In a series of well-publicized events--his televised exchange with Chinese President Jiang Zemin, a speech at Beijing University and the question-and-answer session which followed, an appearance on a radio talk show in Shanghai--President Clinton sought to make 'human rights' the focus of his trip to China.

There are, of course, ample grounds for criticizing the anti-democratic record of the Beijing dictatorship. The Chinese Stalinists preside over a police state, which directs its repression against ethnic minorities in Mongolia, Sinkiang and Tibet, against political dissidents of all persuasions, and, above all, against any organized opposition from the working class.

On the eve of Clinton's arrival, as though to assert their prerogative to suppress domestic criticism, the regime rounded up many prominent dissidents in the cities he was scheduled to visit--Xian, Beijing, Shanghai and Guelin. These were added to the hundreds who remain jailed from the time of the 1989 Tiananmen Square massacre, and the hundreds of thousands imprisoned in forced labor camps.

These facts notwithstanding, there is an enormous element of hypocrisy in the US government's criticism of China's record on human rights. When it was deemed necessary to defend the interests of American investors, or further its Cold War struggle against the Soviet Union, the US government endorsed and helped organize bloody acts of repression: military coups in Indonesia, Chile, Greece, South Korea, Turkey; death squad rule in Argentina, Brazil, El Salvador; police torture in Iran, South Vietnam, Haiti.

Today the Clinton administration backs the regime of Laurent Kabila in Congo, which has slaughtered tens of thousands of Rwandan Hutu refugees, and the US embraces Saudi Arabia, a semi-feudal absolute monarchy. It had the closest relations with the Suharto regime in Indonesia until the longtime dictator stepped down last month.

As for China itself, while Washington officially deplored the massacre of students and workers outside Tiananmen Square in 1989, its policy has been predicated on making use of the Stalinist dictatorship in Beijing, both as an ally in foreign policy and a reliable supplier of cheap labor to American corporations investing in China. Former Secretary of State Henry Kissinger, the architect of US rapprochement with Beijing, spoke for the most powerful sections of the US business and government establishment when he wrote that 'no government in the world would have tolerated indefinite occupation of the central square in its capital.'

But even if one ignores the hypocrisy of Clinton's human rights rhetoric, his use of this phrase as a political slogan raises fundamental political and historical issues. What exactly is meant by this term? In his discussion at Beijing University--where he clearly appeared on the defensive under questioning from students--Clinton cited the following, taken from the United Nations Declaration on Human Rights: 'the right to be treated with dignity; the right to express one's opinions; to choose one's own leaders; to associate freely with others; and to worship, or not, freely, however one chooses.'

This definition limits democratic rights to political rights--the right to vote, free speech, freedom of coercion from the state based on religion, ethnicity, etc. It excludes entirely the issue of social rights--the right to health care, education, a job at a living wage.

§ Data segment:
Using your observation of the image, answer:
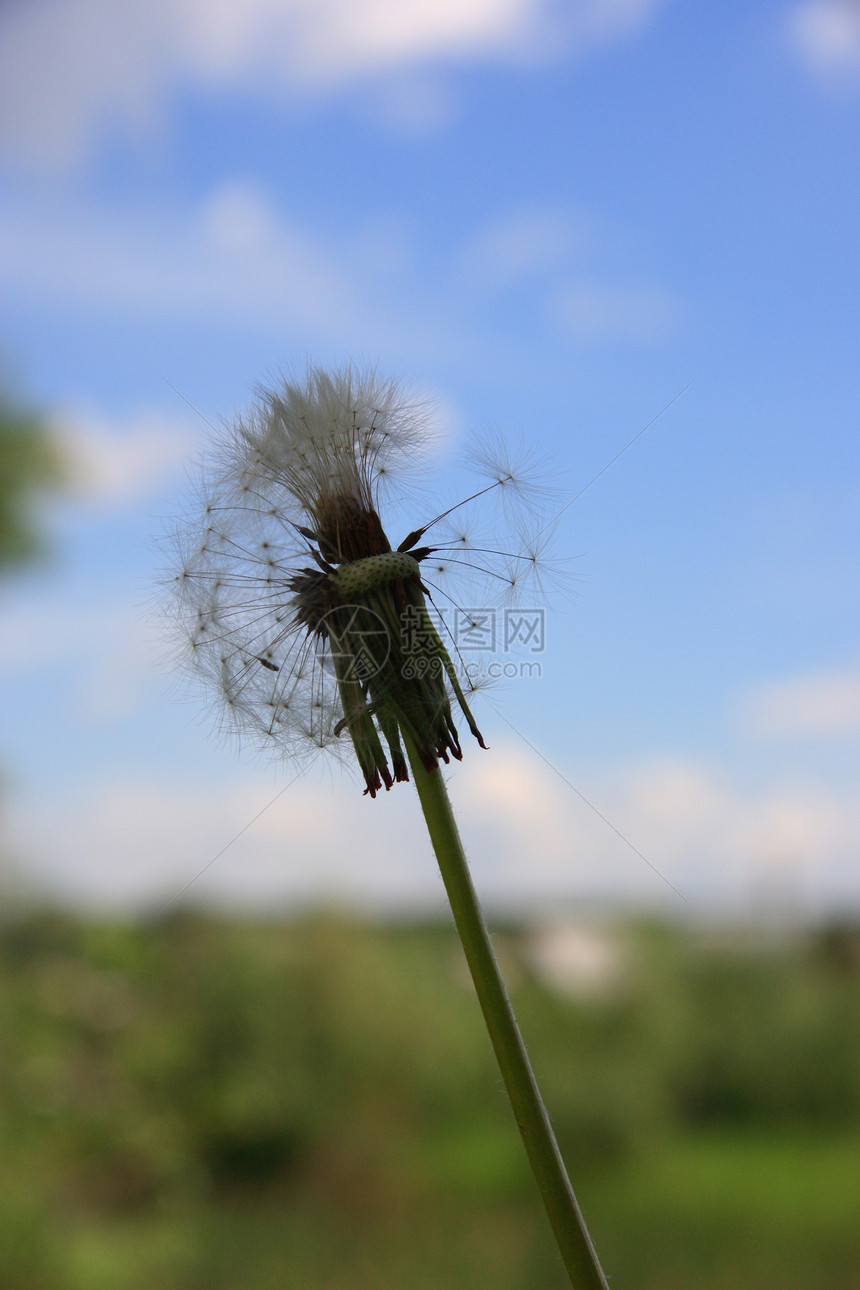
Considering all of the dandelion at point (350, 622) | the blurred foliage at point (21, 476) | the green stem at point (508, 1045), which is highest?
the blurred foliage at point (21, 476)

§ Directions:
A. From the commentary on Clinton's China trip, reproduce verbatim the stretch from "There are, of" through "forced labor camps.".
B. Name every country that the commentary on Clinton's China trip lists as a site of military coups backed by the US government.
The material has no role in this work.

§ Results of the tasks:
A.
There are, of course, ample grounds for criticizing the anti-democratic record of the Beijing dictatorship. The Chinese Stalinists preside over a police state, which directs its repression against ethnic minorities in Mongolia, Sinkiang and Tibet, against political dissidents of all persuasions, and, above all, against any organized opposition from the working class.

On the eve of Clinton's arrival, as though to assert their prerogative to suppress domestic criticism, the regime rounded up many prominent dissidents in the cities he was scheduled to visit--Xian, Beijing, Shanghai and Guelin. These were added to the hundreds who remain jailed from the time of the 1989 Tiananmen Square massacre, and the hundreds of thousands imprisoned in forced labor camps.

B. Indonesia, Chile, Greece, South Korea, Turkey